*** Source data ***

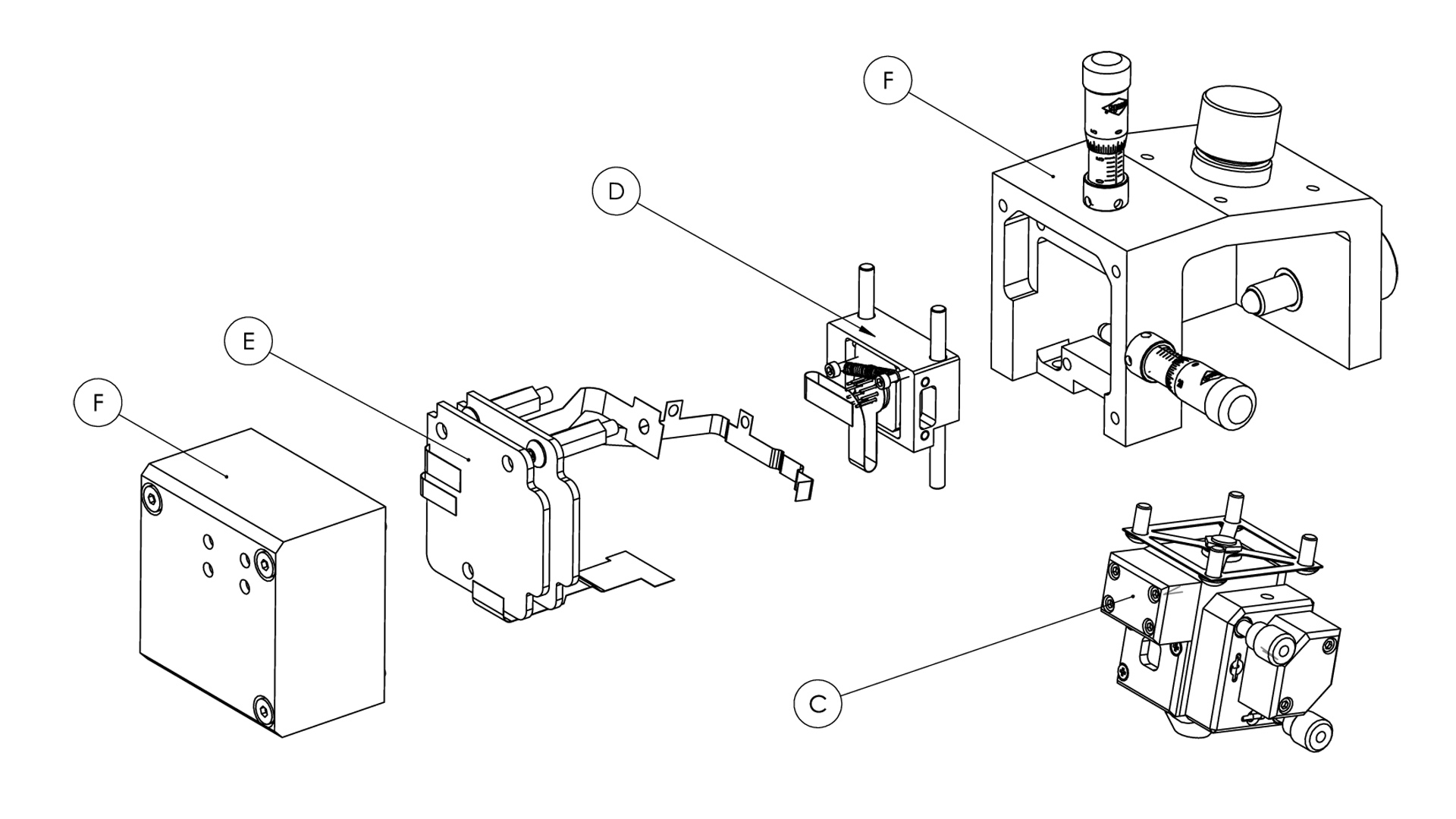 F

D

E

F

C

*** End of Source data ***
*** Source data ***

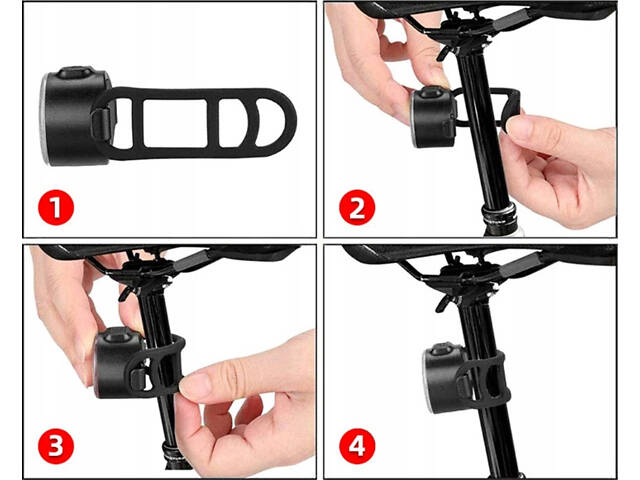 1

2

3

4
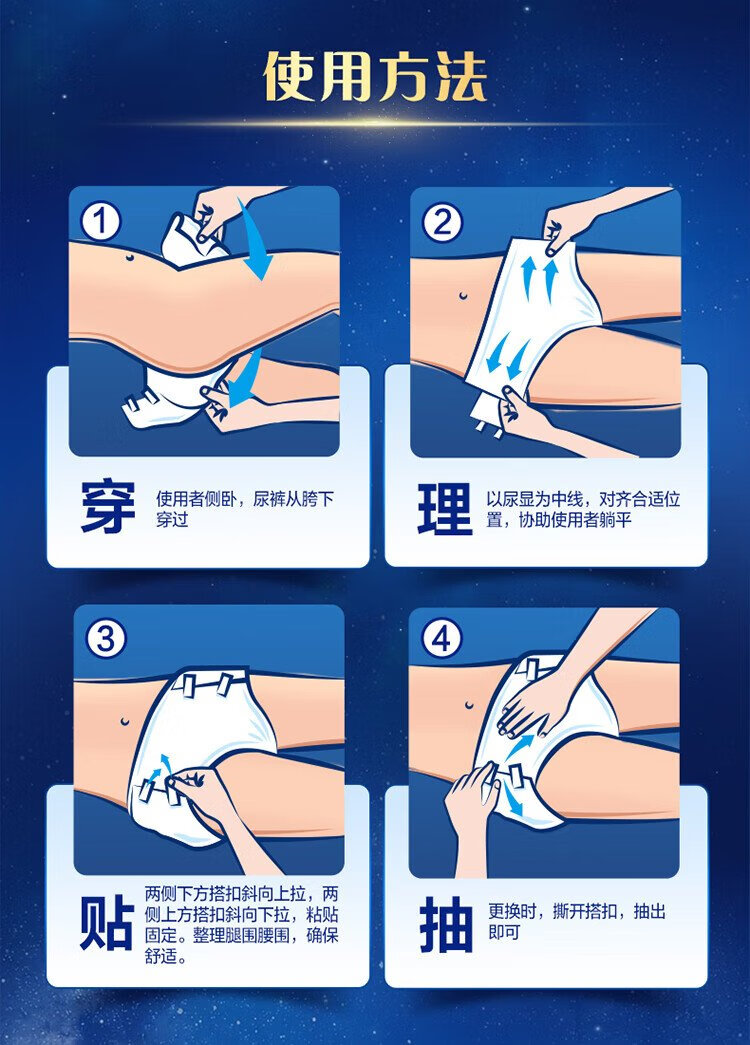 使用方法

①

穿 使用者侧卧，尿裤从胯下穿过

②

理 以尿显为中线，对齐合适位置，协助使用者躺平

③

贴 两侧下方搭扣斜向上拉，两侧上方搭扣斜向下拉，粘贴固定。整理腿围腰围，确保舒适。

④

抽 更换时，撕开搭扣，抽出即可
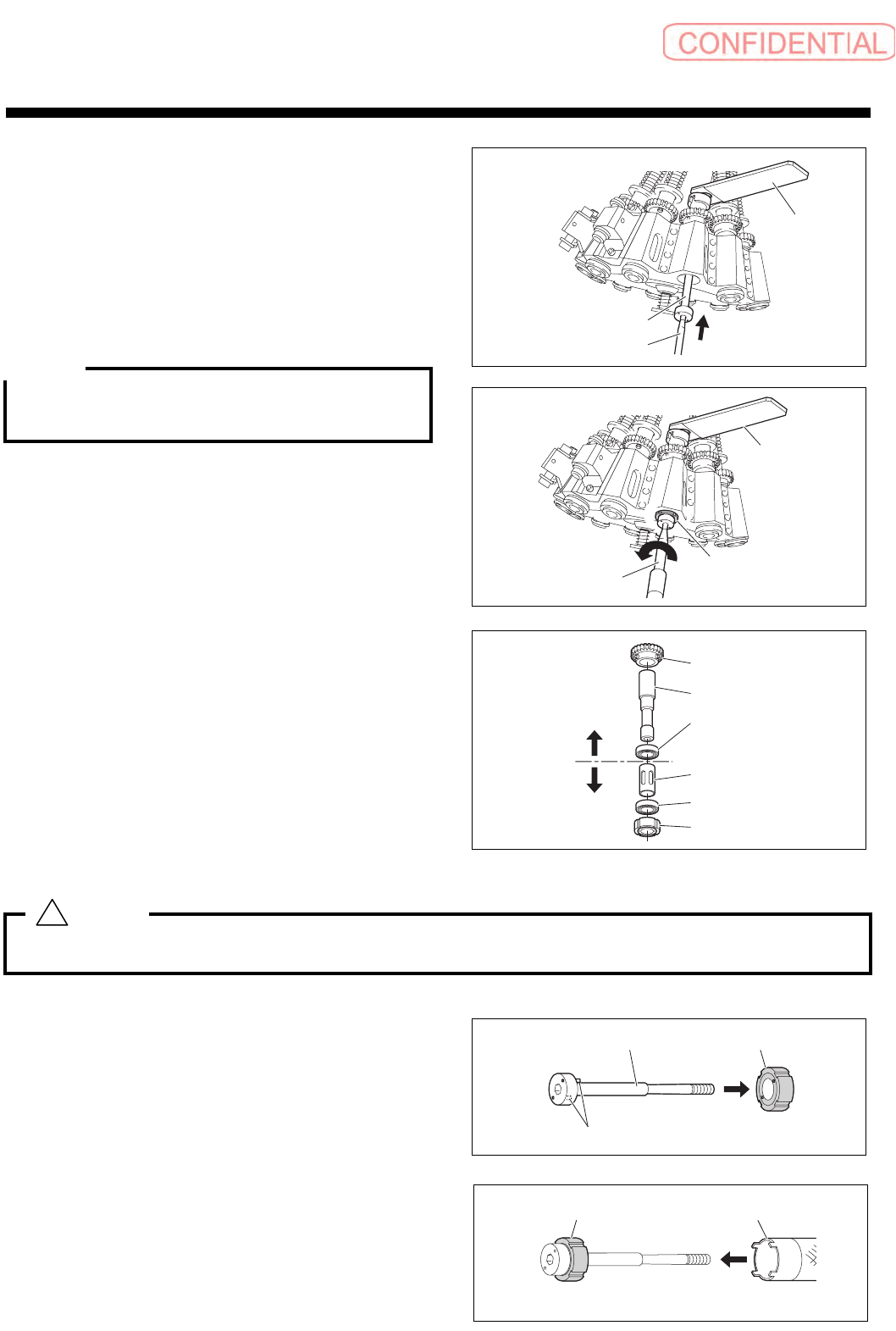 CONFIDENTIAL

*** End of Source data ***

◆ The problem
Starting at the line above that contains "贴 两侧下方搭扣斜向上拉，两", transcribe every line exactly through the line that contains "CONFIDENTIAL", including that last one, and skip the pictures.

◆ Expected answer
贴 两侧下方搭扣斜向上拉，两侧上方搭扣斜向下拉，粘贴固定。整理腿围腰围，确保舒适。

④

抽 更换时，撕开搭扣，抽出即可
 CONFIDENTIAL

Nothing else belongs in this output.